Problem to solve.
Give all of the lines again, with nothing added or dropped.

Information supplied.
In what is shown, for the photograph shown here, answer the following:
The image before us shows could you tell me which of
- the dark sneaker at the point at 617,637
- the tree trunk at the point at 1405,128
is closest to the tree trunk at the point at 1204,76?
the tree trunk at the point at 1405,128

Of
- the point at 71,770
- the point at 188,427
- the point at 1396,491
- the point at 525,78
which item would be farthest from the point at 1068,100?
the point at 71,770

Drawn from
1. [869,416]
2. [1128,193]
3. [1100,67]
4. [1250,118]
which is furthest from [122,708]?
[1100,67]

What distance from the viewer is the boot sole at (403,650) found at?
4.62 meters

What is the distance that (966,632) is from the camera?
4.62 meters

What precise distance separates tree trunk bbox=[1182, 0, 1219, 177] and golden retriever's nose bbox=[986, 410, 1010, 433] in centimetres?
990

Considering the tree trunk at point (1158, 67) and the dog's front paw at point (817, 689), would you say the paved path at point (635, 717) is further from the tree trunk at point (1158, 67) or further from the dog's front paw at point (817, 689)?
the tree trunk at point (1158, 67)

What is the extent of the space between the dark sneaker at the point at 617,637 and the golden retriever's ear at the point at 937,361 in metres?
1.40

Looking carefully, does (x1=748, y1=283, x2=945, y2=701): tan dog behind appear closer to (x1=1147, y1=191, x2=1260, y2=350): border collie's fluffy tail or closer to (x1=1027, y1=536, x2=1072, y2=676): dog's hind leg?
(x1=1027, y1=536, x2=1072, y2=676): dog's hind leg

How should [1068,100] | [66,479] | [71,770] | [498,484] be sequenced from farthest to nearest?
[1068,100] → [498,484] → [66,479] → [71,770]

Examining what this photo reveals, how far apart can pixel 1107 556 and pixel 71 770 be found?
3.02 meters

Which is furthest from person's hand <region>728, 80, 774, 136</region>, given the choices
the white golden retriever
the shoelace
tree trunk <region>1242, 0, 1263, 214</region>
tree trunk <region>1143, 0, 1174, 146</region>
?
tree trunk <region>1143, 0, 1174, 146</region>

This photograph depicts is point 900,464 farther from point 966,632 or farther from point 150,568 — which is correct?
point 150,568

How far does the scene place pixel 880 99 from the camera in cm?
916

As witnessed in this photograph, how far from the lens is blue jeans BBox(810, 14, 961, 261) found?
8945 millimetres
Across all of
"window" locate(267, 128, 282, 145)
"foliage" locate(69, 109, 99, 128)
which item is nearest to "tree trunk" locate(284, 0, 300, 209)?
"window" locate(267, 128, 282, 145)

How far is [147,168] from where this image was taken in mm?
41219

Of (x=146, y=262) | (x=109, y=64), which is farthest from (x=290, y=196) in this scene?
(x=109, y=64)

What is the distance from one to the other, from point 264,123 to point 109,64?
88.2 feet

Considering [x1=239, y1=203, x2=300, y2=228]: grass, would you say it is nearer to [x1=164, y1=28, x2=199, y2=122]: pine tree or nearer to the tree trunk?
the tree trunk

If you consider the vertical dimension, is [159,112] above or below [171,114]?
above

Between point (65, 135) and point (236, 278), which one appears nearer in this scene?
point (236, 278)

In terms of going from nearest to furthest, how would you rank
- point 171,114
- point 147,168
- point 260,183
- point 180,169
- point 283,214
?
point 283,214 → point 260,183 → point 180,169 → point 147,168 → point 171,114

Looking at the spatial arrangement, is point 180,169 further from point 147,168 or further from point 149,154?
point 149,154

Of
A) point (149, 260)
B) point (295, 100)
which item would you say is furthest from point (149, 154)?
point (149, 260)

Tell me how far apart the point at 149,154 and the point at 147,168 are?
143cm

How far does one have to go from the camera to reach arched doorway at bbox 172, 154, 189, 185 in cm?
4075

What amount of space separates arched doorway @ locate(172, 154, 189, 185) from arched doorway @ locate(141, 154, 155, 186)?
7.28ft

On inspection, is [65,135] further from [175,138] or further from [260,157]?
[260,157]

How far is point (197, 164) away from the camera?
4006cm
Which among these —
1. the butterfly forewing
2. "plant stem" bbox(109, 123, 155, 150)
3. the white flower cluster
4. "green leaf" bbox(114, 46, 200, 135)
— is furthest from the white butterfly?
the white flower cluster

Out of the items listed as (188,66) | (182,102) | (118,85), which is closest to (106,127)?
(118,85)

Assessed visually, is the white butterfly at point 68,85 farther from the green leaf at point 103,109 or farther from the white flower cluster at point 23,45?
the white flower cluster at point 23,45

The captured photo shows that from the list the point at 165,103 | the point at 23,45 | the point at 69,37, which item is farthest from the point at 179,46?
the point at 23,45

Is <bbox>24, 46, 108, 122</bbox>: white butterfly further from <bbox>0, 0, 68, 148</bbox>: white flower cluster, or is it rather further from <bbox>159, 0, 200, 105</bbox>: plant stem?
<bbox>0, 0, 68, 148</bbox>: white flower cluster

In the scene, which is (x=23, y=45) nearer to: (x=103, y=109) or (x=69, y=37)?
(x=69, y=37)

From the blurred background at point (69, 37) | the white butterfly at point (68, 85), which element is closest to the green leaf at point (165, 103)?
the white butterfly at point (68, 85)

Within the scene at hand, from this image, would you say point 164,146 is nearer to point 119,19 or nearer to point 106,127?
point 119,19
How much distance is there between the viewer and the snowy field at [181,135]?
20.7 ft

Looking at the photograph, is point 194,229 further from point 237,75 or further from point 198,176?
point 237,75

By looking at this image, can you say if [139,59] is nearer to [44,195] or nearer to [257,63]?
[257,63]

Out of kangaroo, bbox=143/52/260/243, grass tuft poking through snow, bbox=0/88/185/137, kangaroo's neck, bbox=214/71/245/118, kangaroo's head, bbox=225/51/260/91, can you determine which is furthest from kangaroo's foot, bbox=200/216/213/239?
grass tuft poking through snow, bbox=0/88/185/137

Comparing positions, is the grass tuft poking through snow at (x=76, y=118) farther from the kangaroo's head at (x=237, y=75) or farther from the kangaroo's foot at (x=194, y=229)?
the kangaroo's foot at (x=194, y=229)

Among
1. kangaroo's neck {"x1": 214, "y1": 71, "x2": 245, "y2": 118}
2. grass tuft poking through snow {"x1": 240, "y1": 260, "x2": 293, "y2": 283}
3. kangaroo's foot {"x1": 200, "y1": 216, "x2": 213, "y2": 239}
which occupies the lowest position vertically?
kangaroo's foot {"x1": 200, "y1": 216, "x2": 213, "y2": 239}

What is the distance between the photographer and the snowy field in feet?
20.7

Final answer.
In what is shown, for the photograph shown here, answer the following:
The image before us shows could you tell me which of
- the dark sneaker at the point at 617,637
- the tree trunk at the point at 1405,128
is closest to the tree trunk at the point at 1204,76?
the tree trunk at the point at 1405,128

Of
- the point at 71,770
- the point at 188,427
- the point at 1396,491
- the point at 525,78
which item would be farthest from the point at 1068,100?
the point at 71,770

Drawn from
1. [869,416]
2. [1128,193]
3. [1100,67]
4. [1250,118]
which is furthest from [122,708]?
[1100,67]

What distance from the viewer is the boot sole at (403,650) found at?
4.62 meters

What is the distance that (966,632) is from the camera?
4.62 meters

What precise distance separates tree trunk bbox=[1182, 0, 1219, 177] and golden retriever's nose bbox=[986, 410, 1010, 433] in centimetres?
990

Considering the tree trunk at point (1158, 67) and the dog's front paw at point (817, 689), would you say the paved path at point (635, 717) is further from the tree trunk at point (1158, 67) or further from the dog's front paw at point (817, 689)?
the tree trunk at point (1158, 67)

What is the extent of the space between the dark sneaker at the point at 617,637 and the golden retriever's ear at the point at 937,361 in metres?
1.40

Looking carefully, does (x1=748, y1=283, x2=945, y2=701): tan dog behind appear closer to (x1=1147, y1=191, x2=1260, y2=350): border collie's fluffy tail or closer to (x1=1027, y1=536, x2=1072, y2=676): dog's hind leg?
(x1=1027, y1=536, x2=1072, y2=676): dog's hind leg

How should [1068,100] | [66,479] | [71,770] | [498,484] be sequenced from farthest to nearest?
[1068,100] → [498,484] → [66,479] → [71,770]

Examining what this photo reveals, how far apart can pixel 1107 556 and pixel 71 770 be found?
3.02 meters

Which is furthest from person's hand <region>728, 80, 774, 136</region>, given the choices
the white golden retriever
the shoelace
tree trunk <region>1242, 0, 1263, 214</region>
tree trunk <region>1143, 0, 1174, 146</region>
?
tree trunk <region>1143, 0, 1174, 146</region>

This photograph depicts is point 900,464 farther from point 966,632 or farther from point 150,568 — which is correct?
point 150,568

How far does the scene place pixel 880 99 from the camera in cm?
916

As witnessed in this photograph, how far from the lens is blue jeans BBox(810, 14, 961, 261) found?
8945 millimetres
Across all of
"window" locate(267, 128, 282, 145)
"foliage" locate(69, 109, 99, 128)
which item is nearest to "tree trunk" locate(284, 0, 300, 209)?
"window" locate(267, 128, 282, 145)

How far is [147,168] from where this image was taken in mm?
41219

Of (x=146, y=262) | (x=109, y=64), which is farthest from (x=290, y=196) in this scene?
(x=109, y=64)

What is the distance from one to the other, from point 264,123 to point 109,64?
88.2 feet

Considering [x1=239, y1=203, x2=300, y2=228]: grass, would you say it is nearer to [x1=164, y1=28, x2=199, y2=122]: pine tree or nearer to the tree trunk?
the tree trunk

If you consider the vertical dimension, is [159,112] above or below [171,114]?
above

Between point (65, 135) and point (236, 278), which one appears nearer in this scene?
point (236, 278)

In terms of going from nearest to furthest, how would you rank
- point 171,114
- point 147,168
- point 260,183
- point 180,169
- point 283,214
?
point 283,214 → point 260,183 → point 180,169 → point 147,168 → point 171,114

Looking at the spatial arrangement, is point 180,169 further from point 147,168 or further from point 149,154?
point 149,154

Of
A) point (149, 260)
B) point (295, 100)
which item would you say is furthest from point (149, 154)?
point (149, 260)

Tell me how far apart the point at 149,154 and the point at 147,168 are?
143cm

How far does one have to go from the camera to reach arched doorway at bbox 172, 154, 189, 185 in cm?
4075

What amount of space separates arched doorway @ locate(172, 154, 189, 185) from arched doorway @ locate(141, 154, 155, 186)?
7.28ft

On inspection, is [65,135] further from [175,138] or further from [260,157]?
[260,157]

How far is point (197, 164) away from the camera?
4006cm
Which among these —
1. the butterfly forewing
2. "plant stem" bbox(109, 123, 155, 150)
3. the white flower cluster
4. "green leaf" bbox(114, 46, 200, 135)
— is furthest from the white butterfly?
the white flower cluster

Out of the items listed as (188,66) | (182,102) | (118,85), which is closest to (106,127)?
(118,85)

Assessed visually, is the white butterfly at point 68,85 farther from the green leaf at point 103,109 or farther from the white flower cluster at point 23,45?
the white flower cluster at point 23,45

The captured photo shows that from the list the point at 165,103 | the point at 23,45 | the point at 69,37, which item is farthest from the point at 179,46?
the point at 23,45

Is <bbox>24, 46, 108, 122</bbox>: white butterfly further from <bbox>0, 0, 68, 148</bbox>: white flower cluster, or is it rather further from <bbox>159, 0, 200, 105</bbox>: plant stem?
<bbox>0, 0, 68, 148</bbox>: white flower cluster

In the scene, which is (x=23, y=45) nearer to: (x=103, y=109) or (x=69, y=37)?
(x=69, y=37)

From the blurred background at point (69, 37) | the white butterfly at point (68, 85), which element is closest to the green leaf at point (165, 103)?
the white butterfly at point (68, 85)

Within the scene at hand, from this image, would you say point 164,146 is nearer to point 119,19 or nearer to point 106,127?
point 119,19
How much distance is there between the viewer and the snowy field at [181,135]?
20.7 ft

Looking at the photograph, is point 194,229 further from point 237,75 or further from point 198,176?
point 237,75

By looking at this image, can you say if [139,59] is nearer to [44,195] or nearer to [257,63]?
[257,63]

Out of kangaroo, bbox=143/52/260/243, grass tuft poking through snow, bbox=0/88/185/137, kangaroo's neck, bbox=214/71/245/118, kangaroo's head, bbox=225/51/260/91, can you determine which is furthest from kangaroo's foot, bbox=200/216/213/239?
grass tuft poking through snow, bbox=0/88/185/137

Comparing positions, is the grass tuft poking through snow at (x=76, y=118) farther from the kangaroo's head at (x=237, y=75) or farther from the kangaroo's foot at (x=194, y=229)?
the kangaroo's foot at (x=194, y=229)

Among
1. kangaroo's neck {"x1": 214, "y1": 71, "x2": 245, "y2": 118}
2. grass tuft poking through snow {"x1": 240, "y1": 260, "x2": 293, "y2": 283}
3. kangaroo's foot {"x1": 200, "y1": 216, "x2": 213, "y2": 239}
which occupies the lowest position vertically?
kangaroo's foot {"x1": 200, "y1": 216, "x2": 213, "y2": 239}

What is the distance between the photographer and the snowy field in feet?
20.7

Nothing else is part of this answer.